◆ **Extract to read**:
════════════════════

Regularized linear vs. RKHS-regression

Question

I'm studying the difference between regularization in RKHS regression and linear regression, but I have a hard time grasping the crucial difference between the two.

Given input-output pairs $(x_i,y_i)$, I want to estimate a function $f(\cdot)$ as follows \begin{equation}f(x)\approx u(x)=\sum_{i=1}^m \alpha_i K(x,x_i),\end{equation} where $K(\cdot,\cdot)$ is a kernel function. The coefficients $\alpha_m$ can either be found by solving \begin{equation} {\displaystyle \min _{\alpha\in R^{n}}{\frac {1}{n}}\|Y-K\alpha\|_{R^{n}}^{2}+\lambda \alpha^{T}K\alpha},\end{equation} where, with some abuse of notation, the $i,j$'th entry of the kernel matrix $K$ is ${\displaystyle K(x_{i},x_{j})} $. This gives \begin{equation} \alpha^*=(K+\lambda nI)^{-1}Y. \end{equation} Alternatively, we could treat the problem as a normal ridge regression/linear regression problem: \begin{equation} {\displaystyle \min _{\alpha\in R^{n}}{\frac {1}{n}}\|Y-K\alpha\|_{R^{n}}^{2}+\lambda \alpha^{T}\alpha},\end{equation} with solution \begin{equation} {\alpha^*=(K^{T}K +\lambda nI)^{-1}K^{T}Y}. \end{equation}

What would be the crucial difference between these two approaches and their solutions?

════════════════════

◆ **Required work**:
(a) List every type of regression that the RKHS regression question names.
(b) In the RKHS regression question, reproduce the passage that opens with the words containing "Regularized linear vs." and closes with "between the two.".
(c) According to the RKHS regression question, what is the asker studying?

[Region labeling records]
════════════════════

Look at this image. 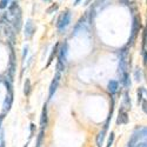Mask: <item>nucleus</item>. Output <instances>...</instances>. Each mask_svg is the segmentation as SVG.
Returning a JSON list of instances; mask_svg holds the SVG:
<instances>
[{
	"label": "nucleus",
	"mask_w": 147,
	"mask_h": 147,
	"mask_svg": "<svg viewBox=\"0 0 147 147\" xmlns=\"http://www.w3.org/2000/svg\"><path fill=\"white\" fill-rule=\"evenodd\" d=\"M67 53H68V44L65 41L61 47L58 50V63H57V69L58 72H63L65 71L66 67V59H67Z\"/></svg>",
	"instance_id": "1"
},
{
	"label": "nucleus",
	"mask_w": 147,
	"mask_h": 147,
	"mask_svg": "<svg viewBox=\"0 0 147 147\" xmlns=\"http://www.w3.org/2000/svg\"><path fill=\"white\" fill-rule=\"evenodd\" d=\"M8 47H9V60H8V79L13 82L14 79V73H16V68H17V63H16V53H14V48H13V44L8 42Z\"/></svg>",
	"instance_id": "2"
},
{
	"label": "nucleus",
	"mask_w": 147,
	"mask_h": 147,
	"mask_svg": "<svg viewBox=\"0 0 147 147\" xmlns=\"http://www.w3.org/2000/svg\"><path fill=\"white\" fill-rule=\"evenodd\" d=\"M69 22H71V12L66 11L63 14L59 16L58 21H57V27L60 32H64L66 30V27L69 25Z\"/></svg>",
	"instance_id": "3"
},
{
	"label": "nucleus",
	"mask_w": 147,
	"mask_h": 147,
	"mask_svg": "<svg viewBox=\"0 0 147 147\" xmlns=\"http://www.w3.org/2000/svg\"><path fill=\"white\" fill-rule=\"evenodd\" d=\"M12 26H13L16 33L18 34L22 27V12H21V8L19 7L17 9V12L14 13V19H13V24H12Z\"/></svg>",
	"instance_id": "4"
},
{
	"label": "nucleus",
	"mask_w": 147,
	"mask_h": 147,
	"mask_svg": "<svg viewBox=\"0 0 147 147\" xmlns=\"http://www.w3.org/2000/svg\"><path fill=\"white\" fill-rule=\"evenodd\" d=\"M60 78H61V74L60 72H57L55 76L51 82V86H50V90H48V99H52V96L54 95V93L57 92V88L59 86V82H60Z\"/></svg>",
	"instance_id": "5"
},
{
	"label": "nucleus",
	"mask_w": 147,
	"mask_h": 147,
	"mask_svg": "<svg viewBox=\"0 0 147 147\" xmlns=\"http://www.w3.org/2000/svg\"><path fill=\"white\" fill-rule=\"evenodd\" d=\"M35 33V26L33 24L32 19H27L26 24H25V27H24V34H25V38L26 39H31L32 36Z\"/></svg>",
	"instance_id": "6"
},
{
	"label": "nucleus",
	"mask_w": 147,
	"mask_h": 147,
	"mask_svg": "<svg viewBox=\"0 0 147 147\" xmlns=\"http://www.w3.org/2000/svg\"><path fill=\"white\" fill-rule=\"evenodd\" d=\"M139 28H140V20L138 17H134L133 18V26H132V34H131V38L128 40V46H131L137 36V33L139 32Z\"/></svg>",
	"instance_id": "7"
},
{
	"label": "nucleus",
	"mask_w": 147,
	"mask_h": 147,
	"mask_svg": "<svg viewBox=\"0 0 147 147\" xmlns=\"http://www.w3.org/2000/svg\"><path fill=\"white\" fill-rule=\"evenodd\" d=\"M4 31H5V35L7 36L8 41H9L11 44H14V42H16V34H17V33H16L13 26H12L9 22H7L6 26H5V28H4Z\"/></svg>",
	"instance_id": "8"
},
{
	"label": "nucleus",
	"mask_w": 147,
	"mask_h": 147,
	"mask_svg": "<svg viewBox=\"0 0 147 147\" xmlns=\"http://www.w3.org/2000/svg\"><path fill=\"white\" fill-rule=\"evenodd\" d=\"M13 100H14V93H7L4 100V105H3V113L6 114L9 111L12 107V104H13Z\"/></svg>",
	"instance_id": "9"
},
{
	"label": "nucleus",
	"mask_w": 147,
	"mask_h": 147,
	"mask_svg": "<svg viewBox=\"0 0 147 147\" xmlns=\"http://www.w3.org/2000/svg\"><path fill=\"white\" fill-rule=\"evenodd\" d=\"M48 113H47V105L45 104L42 107V112H41V117H40V127L42 129H45L48 125Z\"/></svg>",
	"instance_id": "10"
},
{
	"label": "nucleus",
	"mask_w": 147,
	"mask_h": 147,
	"mask_svg": "<svg viewBox=\"0 0 147 147\" xmlns=\"http://www.w3.org/2000/svg\"><path fill=\"white\" fill-rule=\"evenodd\" d=\"M127 122H128V114L126 111H124V108H121L119 112V117L117 119V124L121 125V124H127Z\"/></svg>",
	"instance_id": "11"
},
{
	"label": "nucleus",
	"mask_w": 147,
	"mask_h": 147,
	"mask_svg": "<svg viewBox=\"0 0 147 147\" xmlns=\"http://www.w3.org/2000/svg\"><path fill=\"white\" fill-rule=\"evenodd\" d=\"M86 20H87V13H85V16H84V17H81V18L79 19L78 24H77V25H76V27H74V33H73V35H76V34H78L79 30H82V28H84V26H85V24H86Z\"/></svg>",
	"instance_id": "12"
},
{
	"label": "nucleus",
	"mask_w": 147,
	"mask_h": 147,
	"mask_svg": "<svg viewBox=\"0 0 147 147\" xmlns=\"http://www.w3.org/2000/svg\"><path fill=\"white\" fill-rule=\"evenodd\" d=\"M118 87H119L118 81L111 80V81L108 82V91H109V93H111V94H115L117 91H118Z\"/></svg>",
	"instance_id": "13"
},
{
	"label": "nucleus",
	"mask_w": 147,
	"mask_h": 147,
	"mask_svg": "<svg viewBox=\"0 0 147 147\" xmlns=\"http://www.w3.org/2000/svg\"><path fill=\"white\" fill-rule=\"evenodd\" d=\"M58 50H59V44L57 42L55 45H54V47L52 48V52H51V55H50V58H48V61H47V67L50 66L51 64H52V61H53V59H54V57L58 54Z\"/></svg>",
	"instance_id": "14"
},
{
	"label": "nucleus",
	"mask_w": 147,
	"mask_h": 147,
	"mask_svg": "<svg viewBox=\"0 0 147 147\" xmlns=\"http://www.w3.org/2000/svg\"><path fill=\"white\" fill-rule=\"evenodd\" d=\"M31 91H32V85H31V80L28 78H26L25 80V84H24V94L26 96H28L31 94Z\"/></svg>",
	"instance_id": "15"
},
{
	"label": "nucleus",
	"mask_w": 147,
	"mask_h": 147,
	"mask_svg": "<svg viewBox=\"0 0 147 147\" xmlns=\"http://www.w3.org/2000/svg\"><path fill=\"white\" fill-rule=\"evenodd\" d=\"M139 139H140L139 132L134 133L133 136H132V138H131V140H129V142H128V147H136V145L139 142Z\"/></svg>",
	"instance_id": "16"
},
{
	"label": "nucleus",
	"mask_w": 147,
	"mask_h": 147,
	"mask_svg": "<svg viewBox=\"0 0 147 147\" xmlns=\"http://www.w3.org/2000/svg\"><path fill=\"white\" fill-rule=\"evenodd\" d=\"M7 7H8V13H9L11 16H14V13L17 12V9L19 8V5H18L17 1H12V3H9V5H8Z\"/></svg>",
	"instance_id": "17"
},
{
	"label": "nucleus",
	"mask_w": 147,
	"mask_h": 147,
	"mask_svg": "<svg viewBox=\"0 0 147 147\" xmlns=\"http://www.w3.org/2000/svg\"><path fill=\"white\" fill-rule=\"evenodd\" d=\"M105 134H106V131L105 129H102L101 132H99V134H98V137H96V145H98V147H101L102 146Z\"/></svg>",
	"instance_id": "18"
},
{
	"label": "nucleus",
	"mask_w": 147,
	"mask_h": 147,
	"mask_svg": "<svg viewBox=\"0 0 147 147\" xmlns=\"http://www.w3.org/2000/svg\"><path fill=\"white\" fill-rule=\"evenodd\" d=\"M42 139H44V129H42V128H40V132H39L38 139H36V147H41Z\"/></svg>",
	"instance_id": "19"
},
{
	"label": "nucleus",
	"mask_w": 147,
	"mask_h": 147,
	"mask_svg": "<svg viewBox=\"0 0 147 147\" xmlns=\"http://www.w3.org/2000/svg\"><path fill=\"white\" fill-rule=\"evenodd\" d=\"M114 138H115L114 133H113V132H111V134H109V137H108V140H107V146H106V147H111V146L113 145Z\"/></svg>",
	"instance_id": "20"
},
{
	"label": "nucleus",
	"mask_w": 147,
	"mask_h": 147,
	"mask_svg": "<svg viewBox=\"0 0 147 147\" xmlns=\"http://www.w3.org/2000/svg\"><path fill=\"white\" fill-rule=\"evenodd\" d=\"M139 134H140V139H141V138H144V139H146V140H147V127H145V128L140 129V131H139Z\"/></svg>",
	"instance_id": "21"
},
{
	"label": "nucleus",
	"mask_w": 147,
	"mask_h": 147,
	"mask_svg": "<svg viewBox=\"0 0 147 147\" xmlns=\"http://www.w3.org/2000/svg\"><path fill=\"white\" fill-rule=\"evenodd\" d=\"M27 53H28V46H25L22 50V63H25V59L27 57Z\"/></svg>",
	"instance_id": "22"
},
{
	"label": "nucleus",
	"mask_w": 147,
	"mask_h": 147,
	"mask_svg": "<svg viewBox=\"0 0 147 147\" xmlns=\"http://www.w3.org/2000/svg\"><path fill=\"white\" fill-rule=\"evenodd\" d=\"M57 9H58V4H53L51 7L47 8V13H52V12H54Z\"/></svg>",
	"instance_id": "23"
},
{
	"label": "nucleus",
	"mask_w": 147,
	"mask_h": 147,
	"mask_svg": "<svg viewBox=\"0 0 147 147\" xmlns=\"http://www.w3.org/2000/svg\"><path fill=\"white\" fill-rule=\"evenodd\" d=\"M142 101V88H139L138 91V104H140Z\"/></svg>",
	"instance_id": "24"
},
{
	"label": "nucleus",
	"mask_w": 147,
	"mask_h": 147,
	"mask_svg": "<svg viewBox=\"0 0 147 147\" xmlns=\"http://www.w3.org/2000/svg\"><path fill=\"white\" fill-rule=\"evenodd\" d=\"M30 129H31V136H30V139L34 137V131H35V125L34 124H31L30 125Z\"/></svg>",
	"instance_id": "25"
},
{
	"label": "nucleus",
	"mask_w": 147,
	"mask_h": 147,
	"mask_svg": "<svg viewBox=\"0 0 147 147\" xmlns=\"http://www.w3.org/2000/svg\"><path fill=\"white\" fill-rule=\"evenodd\" d=\"M136 147H147V140L146 141H141V142H138L136 145Z\"/></svg>",
	"instance_id": "26"
},
{
	"label": "nucleus",
	"mask_w": 147,
	"mask_h": 147,
	"mask_svg": "<svg viewBox=\"0 0 147 147\" xmlns=\"http://www.w3.org/2000/svg\"><path fill=\"white\" fill-rule=\"evenodd\" d=\"M125 102L131 107V100H129V98H128V93L127 92L125 93Z\"/></svg>",
	"instance_id": "27"
},
{
	"label": "nucleus",
	"mask_w": 147,
	"mask_h": 147,
	"mask_svg": "<svg viewBox=\"0 0 147 147\" xmlns=\"http://www.w3.org/2000/svg\"><path fill=\"white\" fill-rule=\"evenodd\" d=\"M144 64L147 65V51L144 48Z\"/></svg>",
	"instance_id": "28"
},
{
	"label": "nucleus",
	"mask_w": 147,
	"mask_h": 147,
	"mask_svg": "<svg viewBox=\"0 0 147 147\" xmlns=\"http://www.w3.org/2000/svg\"><path fill=\"white\" fill-rule=\"evenodd\" d=\"M142 109H144L145 113H147V101H146V100L142 101Z\"/></svg>",
	"instance_id": "29"
},
{
	"label": "nucleus",
	"mask_w": 147,
	"mask_h": 147,
	"mask_svg": "<svg viewBox=\"0 0 147 147\" xmlns=\"http://www.w3.org/2000/svg\"><path fill=\"white\" fill-rule=\"evenodd\" d=\"M0 147H5V140H4V138H1V141H0Z\"/></svg>",
	"instance_id": "30"
},
{
	"label": "nucleus",
	"mask_w": 147,
	"mask_h": 147,
	"mask_svg": "<svg viewBox=\"0 0 147 147\" xmlns=\"http://www.w3.org/2000/svg\"><path fill=\"white\" fill-rule=\"evenodd\" d=\"M104 1H105V0H98V1L95 3V6H98V5H101Z\"/></svg>",
	"instance_id": "31"
},
{
	"label": "nucleus",
	"mask_w": 147,
	"mask_h": 147,
	"mask_svg": "<svg viewBox=\"0 0 147 147\" xmlns=\"http://www.w3.org/2000/svg\"><path fill=\"white\" fill-rule=\"evenodd\" d=\"M128 1H129V0H120V3L121 4H125V5H128Z\"/></svg>",
	"instance_id": "32"
},
{
	"label": "nucleus",
	"mask_w": 147,
	"mask_h": 147,
	"mask_svg": "<svg viewBox=\"0 0 147 147\" xmlns=\"http://www.w3.org/2000/svg\"><path fill=\"white\" fill-rule=\"evenodd\" d=\"M80 1H81V0H76V1H74V5H78Z\"/></svg>",
	"instance_id": "33"
},
{
	"label": "nucleus",
	"mask_w": 147,
	"mask_h": 147,
	"mask_svg": "<svg viewBox=\"0 0 147 147\" xmlns=\"http://www.w3.org/2000/svg\"><path fill=\"white\" fill-rule=\"evenodd\" d=\"M90 1H91V0H87V1H86V5H88V4H90Z\"/></svg>",
	"instance_id": "34"
},
{
	"label": "nucleus",
	"mask_w": 147,
	"mask_h": 147,
	"mask_svg": "<svg viewBox=\"0 0 147 147\" xmlns=\"http://www.w3.org/2000/svg\"><path fill=\"white\" fill-rule=\"evenodd\" d=\"M24 147H28V142H27V144H26L25 146H24Z\"/></svg>",
	"instance_id": "35"
},
{
	"label": "nucleus",
	"mask_w": 147,
	"mask_h": 147,
	"mask_svg": "<svg viewBox=\"0 0 147 147\" xmlns=\"http://www.w3.org/2000/svg\"><path fill=\"white\" fill-rule=\"evenodd\" d=\"M44 1H50V0H44Z\"/></svg>",
	"instance_id": "36"
},
{
	"label": "nucleus",
	"mask_w": 147,
	"mask_h": 147,
	"mask_svg": "<svg viewBox=\"0 0 147 147\" xmlns=\"http://www.w3.org/2000/svg\"><path fill=\"white\" fill-rule=\"evenodd\" d=\"M146 3H147V0H146Z\"/></svg>",
	"instance_id": "37"
}]
</instances>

════════════════════

◆ **Full solutions**:
(a) RKHS regression, linear regression, ridge regression

(b)
Regularized linear vs. RKHS-regression

Question

I'm studying the difference between regularization in RKHS regression and linear regression, but I have a hard time grasping the crucial difference between the two.

(c) The difference between regularization in RKHS regression and linear regression.